LIHU‘E — The Surfrider Foundation’s Kaua‘i chapter has resumed monthly testing of rivers, streams and surf breaks after a lengthy hiatus prompted by the coronavirus pandemic.
Twelve volunteer members of the nonprofit’s Blue Water Task Force sampled 18 locations across the island earlier this month.
“The goal of Surfrider’s Blue Water Task Force is to provide the community assurance that the waters that they and their families play in are safe from pollution,” Surfrider Senior Scientist Carl Berg told The Garden Island. “We’re all geared up to continue to keep going, and we look forward to the community’s response.”
Surfrider uses a federal Environmental Protection Agency-approved method to measure the concentration of fecal-indicating bacteria in the genus ITAL Enterococcus within each water sample.
Enterococci bacteria live in the intestinal tracts of warm-blooded animals, including humans, cattle, pigs, dogs, cats, rats and birds.
There should be less than 130 Enterococci bacteria per 100 milliliters of sample water, per federal and state standards, to be considered clean, according to Berg.
“That’s a statistical threshold value. They’re
using statistics here, looking at huge data sets,” he explained. “If a single sample is above 130, then there is a high probability of somebody getting sick.”

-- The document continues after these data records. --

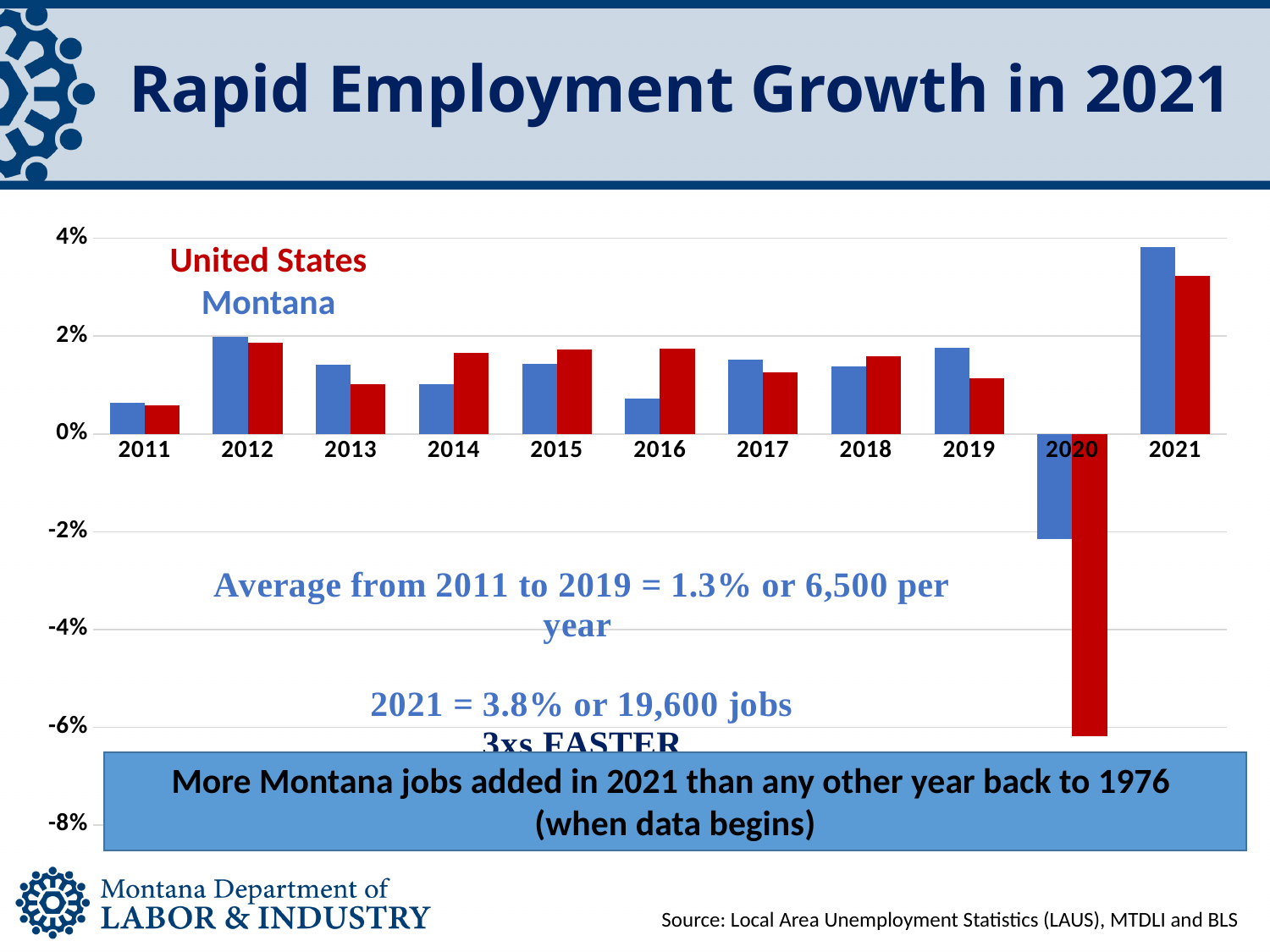
Is the Montana value for 2011 greater or less than 2%? less What kind of chart is shown on the slide? bar chart According to the text on the slide, what was Montana's employment growth in 2021? 3.8% Which colour represents Montana in the chart? blue In which year is the United States bar lowest? 2020 In which year is the Montana bar highest? 2021 In 2021, which is larger, the Montana value or the United States value? Montana How many series does the chart's legend list? 2 Is the United States value for 2021 greater or less than 2%? greater How many years are shown on the x axis of the chart? 11 In 2016, which is larger, the United States value or the Montana value? United States Is the United States value for 2020 greater or less than -4%? less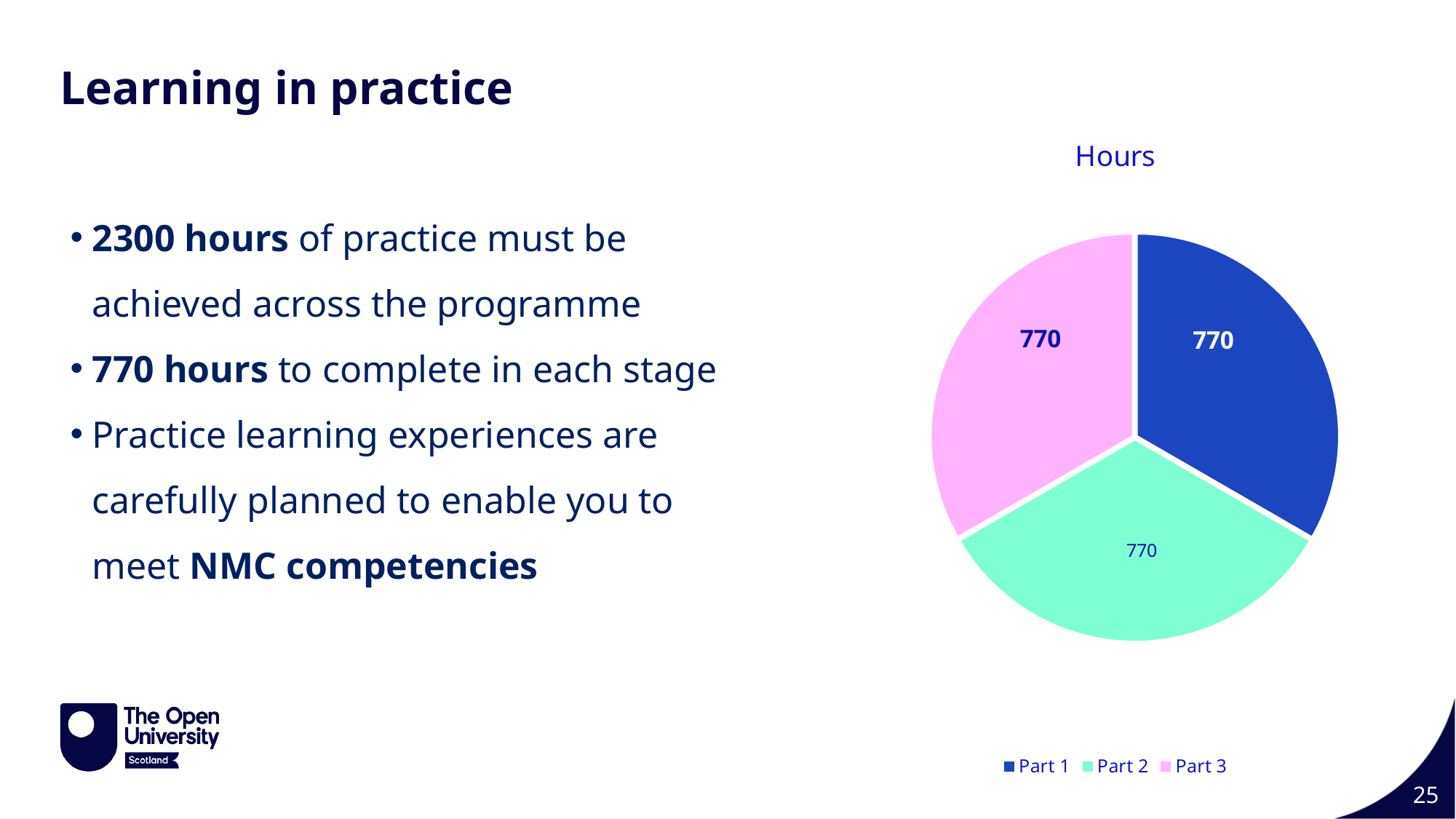
What is the total of all three slices in the pie chart? 2310 What is the value for Part 1 in the pie chart? 770 What is the value for Part 2 in the pie chart? 770 What type of chart is shown on the slide? pie chart Which colour represents Part 3 in the pie chart? pink What share of the pie does Part 2 represent? one third What is the value for Part 3 in the pie chart? 770 How many entries does the chart legend list? 3 What is the difference between the values for Part 1 and Part 3? 0 How many slices does the pie chart have? 3 What is the title of the chart? Hours Is the value for Part 1 greater or less than 500? greater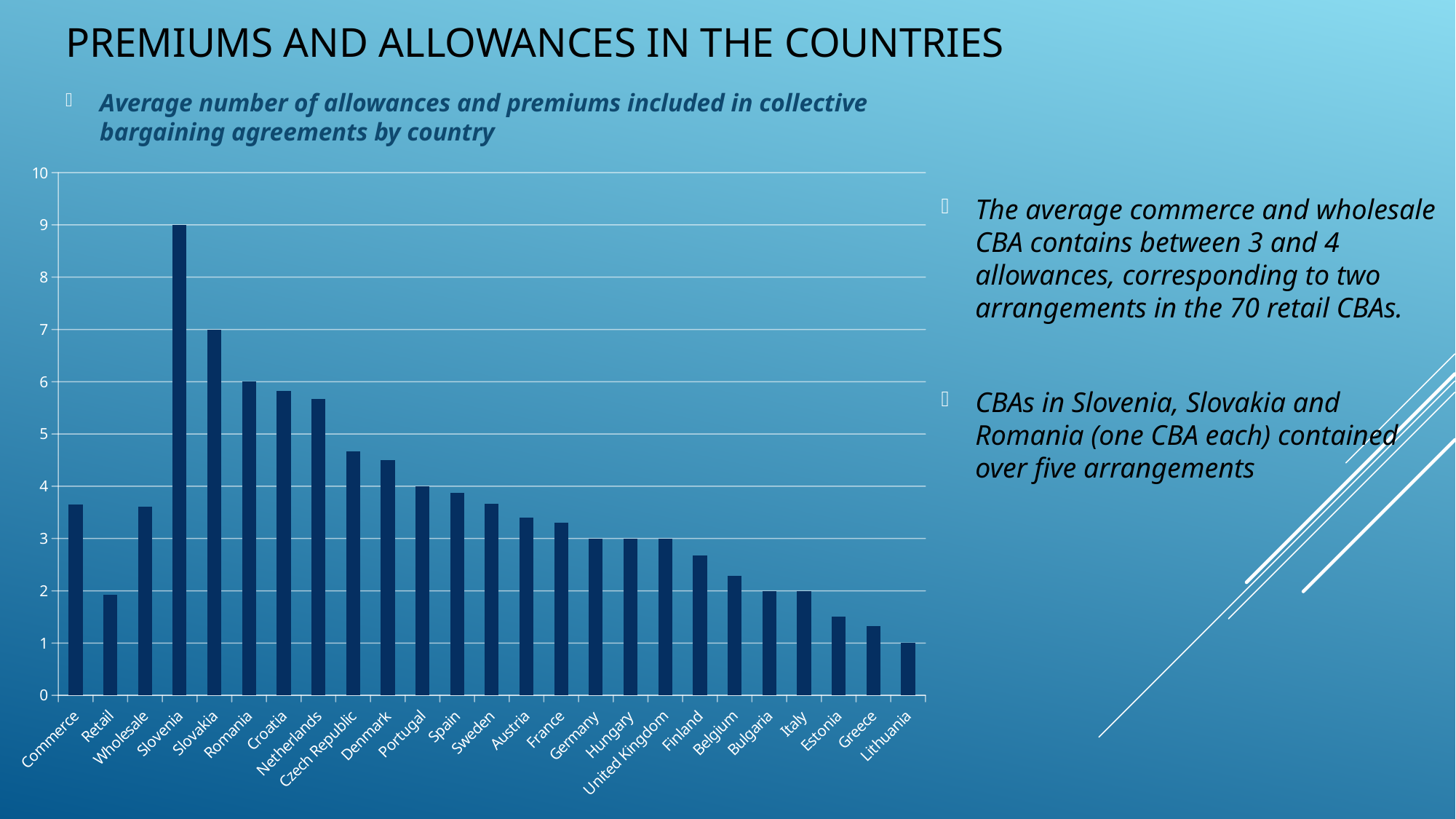
What is the difference between the values for Slovenia and Slovakia? 2 Which is larger, the value for Slovakia or the value for Romania? Slovakia Which category has the highest average number of allowances and premiums? Slovenia What is the value for Slovakia? 7 What is the value for Slovenia? 9 Which category has the lowest average number of allowances and premiums? Lithuania What kind of chart is shown on the slide? bar chart What is the value for Lithuania? 1 How many categories are shown on the x axis of the chart? 25 What is the value for Romania? 6 Is the value for Croatia greater or less than 5? greater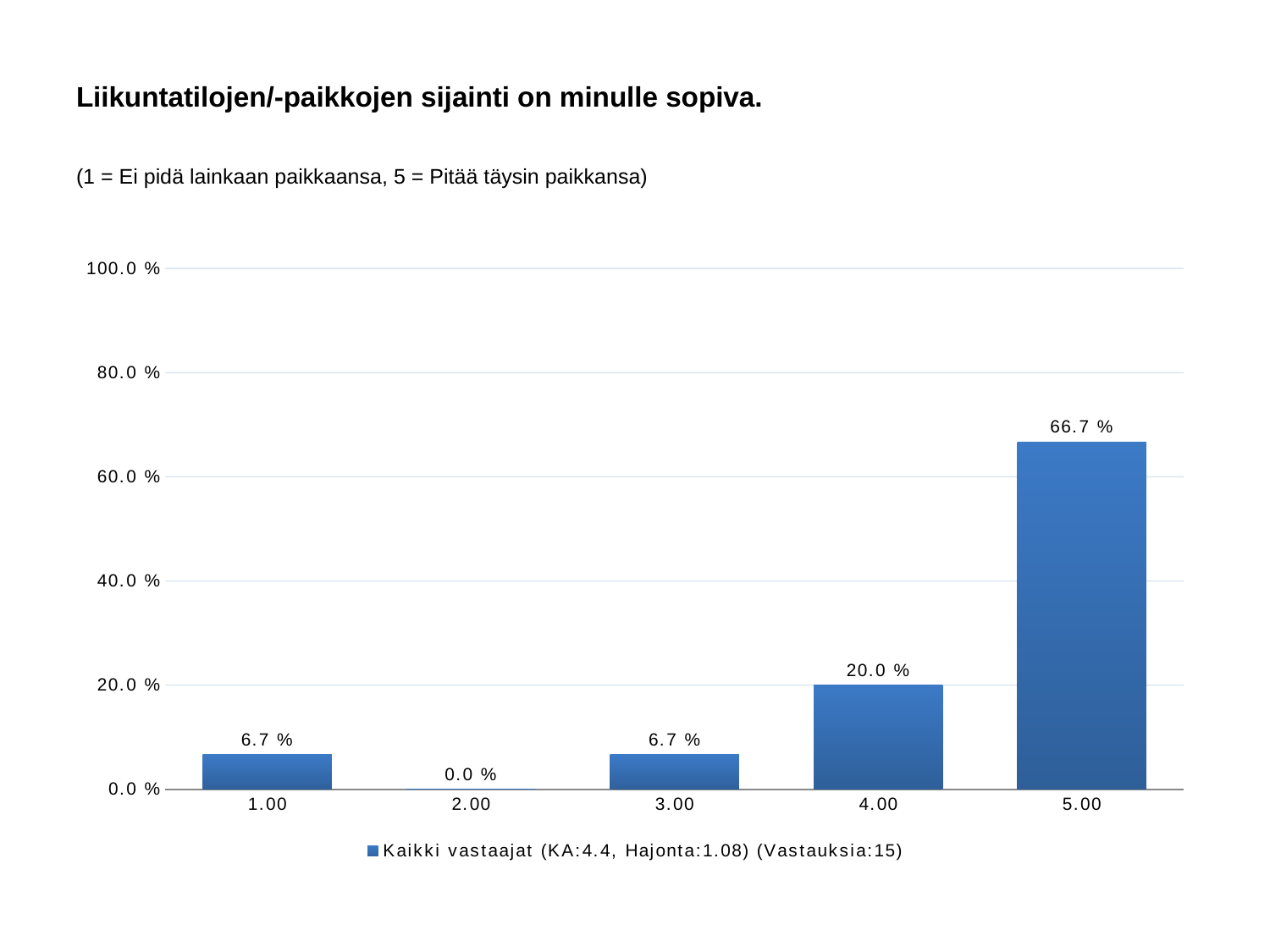
What kind of chart is shown? bar chart Is the value for 5.00 greater or less than 60.0 %? greater What is the value for category 2.00? 0.0 % How many categories are shown on the x axis? 5 What is the difference between the values for 5.00 and 4.00? 46.7 % What is the value for category 5.00? 66.7 % How many series does the legend list? 1 What is the value for category 4.00? 20.0 % What is the legend entry for the series? Kaikki vastaajat (KA:4.4, Hajonta:1.08) (Vastauksia:15) Which category has the lowest value? 2.00 Which category has the highest value? 5.00 Which is larger, the value for 4.00 or the value for 3.00? 4.00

A statistical threshold value of 130 would result in an estimated illness rate of 36 per 1,000 primary-contact recreators, according to the EPA’s Recreational Water Quality Criteria.
None of the sites sampled by the Blue Water Task Force this month are tested by the state Department of Health, which only samples water at certain beaches.
“It’s a completely different set of data. We’re not competing with them,” Berg said. “What we’re doing is saying, ‘Hey, the Department of Health samples these places and Surfrider samples these places.’”
Three of the Feb. 12 sites – namely, Moloa‘a, Hanama‘ulu and Nawiliwili streams — returned high concentrations of Enterococci.
“These streams are chronically polluted, and Surfrider believes that they should be posted by the Department of Health with warning signs,” a press release from the nonprofit reads.
Findings in years past have prompted DOH warning signs at Gillins Beach, Waiopili Stream and Niamalu Beach Park, among other locations, Berg said.
Surfrider claims cesspool leakage into the groundwater is a likely cause of some of the streams’ contamination.
The cesspool connection can be made through past Surfrider water tests, which identified quantities of the artificial sweetener and sugar substitute sucralose in 20 streams and four rivers.
“Sucralose only comes from human feces,” Berg said.
Surfrider’s press release also claimed other possibilities, include pig farms using processed human foods as feed, or recycled golf course water.
The selection of the Feb. 12 sampling sites was informed by residents’ input.
“If the community has some places that they would really like us to sample, go to our website, send us an email and we’ll see what we can do,” Berg said.
DOH water-quality data can be found online at health.hawaii.gov/cwb/, under the “Water Quality” heading.
Surfrider water quality data can be found online at kauai.surfrider.org/blue-water-task-force/.